What about low tax rates – the graph actually shows growth as being negative. Well… the lowest tax rates observed since growth data has been available have been 24% and 25% from 1929 to 1932… when growth rates were negative.

What about the here and now? The top marginal tax rate now, and for the foreseeable future will be 35%; the model indicates that on average, at a 35% marginal tax rate, real GDP growth will be a mediocre 1.1% a year. Is that at all reasonable? Well, it turns out so far that we’ve observed a top marginal rate of 35% in the real worlds six times, and the average growth rate of real GDP during those years was about 1.4%. Better than the 1.1% the model would have anticipated, but pretty crummy nonetheless.

So, the model tends to do OK on a ballpark basis, but its far from perfect – as noted earlier, it only explains about 17.6% of the change in the growth rate. But what if we improve the model to account for some factors other than tax rates. Does that change the results? Does it, dare I say it, Fox Newsify them? This post is starting to get very long, so I’m going to stick to improvements that lie easily at hand. Here’s a model that fits the data a bit better:

Figure 3

From this output, we can see that this version of the Kimel curve (I do like the sound of that!!) explains 36% of the variation in growth rate we observe, making it twice as explanatory as the previous one.

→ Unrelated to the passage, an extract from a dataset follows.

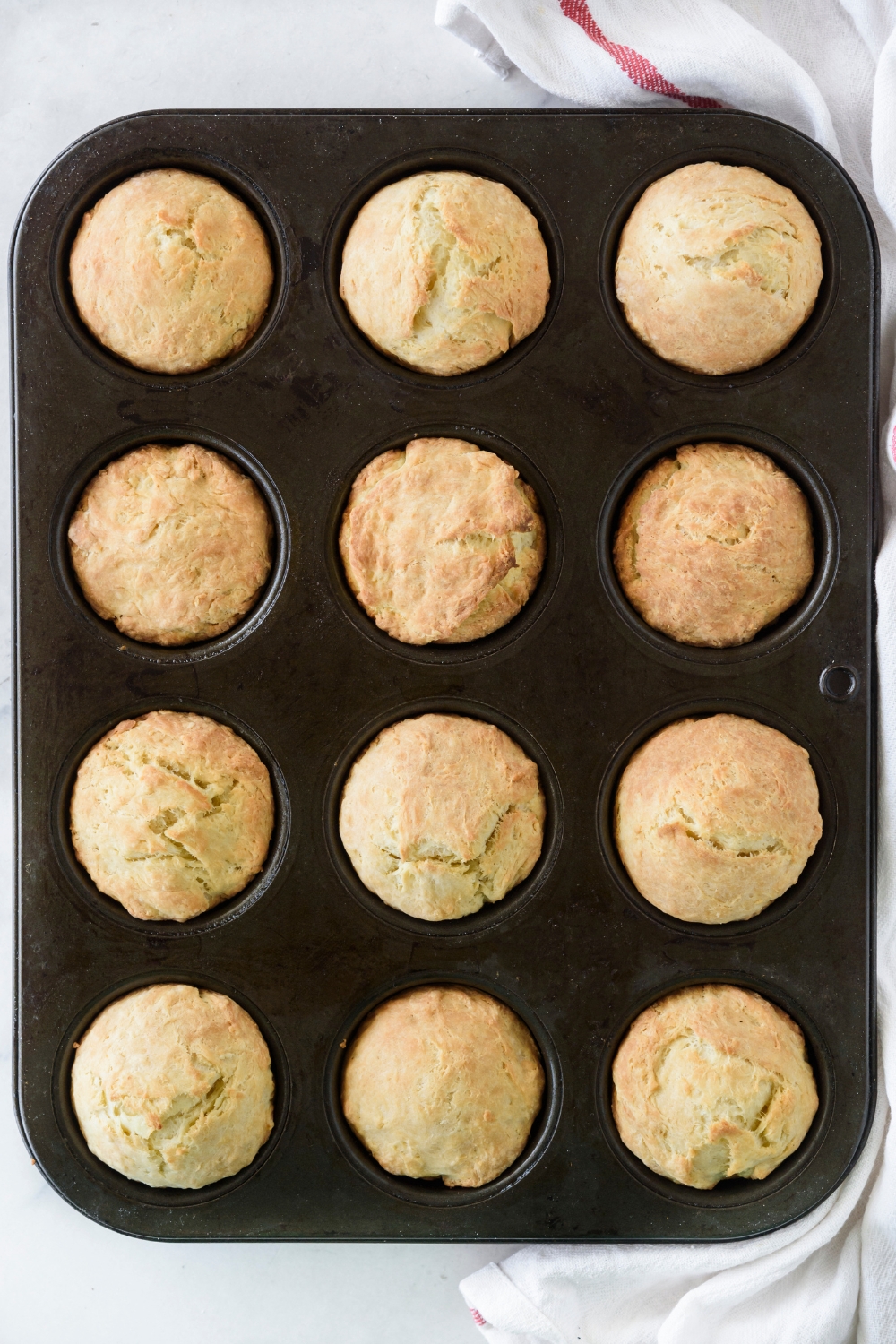 Baked biscuits in a black muffin pan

The optimal top marginal tax rate, according to this version, is about 64%.

As to other features of the model – it indicates that the economy will generally grow faster following increases in government spending, and will grow more slowly in the year following a tax increase. Note what this last bit implies – optimal tax rates are probably somewhat north of 60%, but in any given year you can boost them in the short term with a tax cut. However, keep the tax rates at the new “lower, tax cut level” and if that level is too far from the optimum it will really cost the economy a lot. Consider an analogy – steroids apparently help a lot of athletes perform better in the short run, but the cost in terms of the athlete’s health is tremendous. Finally, this particular version of the model indicates that on average, growth rates have been faster under Democratic administrations than under Republican administrations. (To pre-empt the usual complaint that comes up every time I point that out, insisting that Nixon was just like Clinton in your mind is not the point here. The point is that in every presidential election at least since 1920, the candidate most in favor of lower taxes, less regulation and generally more pro-business and less pro-social policy has been the Republican candidate.)

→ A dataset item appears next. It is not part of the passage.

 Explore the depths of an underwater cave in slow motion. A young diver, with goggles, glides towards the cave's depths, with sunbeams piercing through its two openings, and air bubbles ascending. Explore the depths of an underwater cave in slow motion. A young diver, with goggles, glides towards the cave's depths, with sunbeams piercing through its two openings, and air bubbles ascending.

Anyway, this post is starting to get way too lengthy, so I’ll write more on this topic in the next few posts. For instance, I’d like to focus on the post-WW2 period, and I’m going to see if I can search out some international data as well. But to recap – based on the simple models provided above, it seems that the optimal top marginal tax rate is somewhere around 30 percentage points greater than the current top marginal rate. The recent agreement to keep the top marginal rate where it is will cost us all through slower economic growth.

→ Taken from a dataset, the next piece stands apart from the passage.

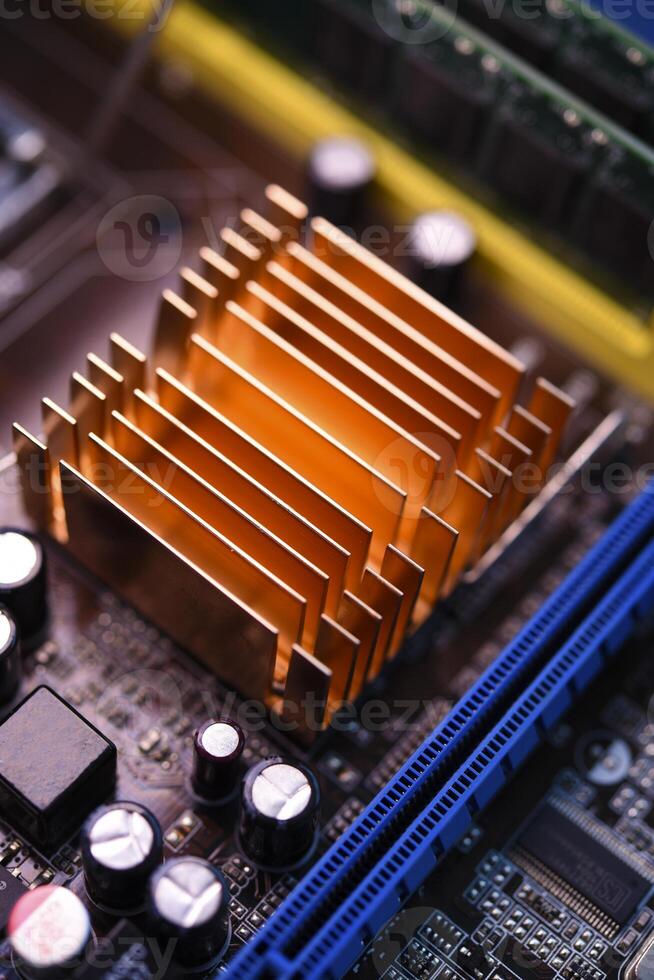 A copper radiator for cooling the chip on the computer board. Radio components.The computer's motherboard. photo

As always, if you want my spreadsheet, drop me a line. I’m at my name, with a period between the mike and my last name, all at

It occurs to me that I should probably explain why I used taxes at time t to explain growth from t to t+1, rather than using taxes at time t+1. (E.g., taxes in 1974 are used to explain growth from 1974 to 1975, and not to explain growth from 1973 to 1974.) Some might argue, after all, that that taxes affect growth that year, and not in the following year. There are several reasons I made the choice I did:

1. When changes to the tax code affecting a given year are made, they are typically made well after the start of the year they affect.

2. Most people don’t settle up on taxes owed in one year until the next year. (Taxes are due in April.)

3. Causation – I wanted to make sure I did not set up a model explaining tax rates using growth rather than the other way around.

4. It works better. For giggles, before I wrote this line, I checked. The fit is actually better, and the significance of the explanatory variables is a bit higher the way I did it.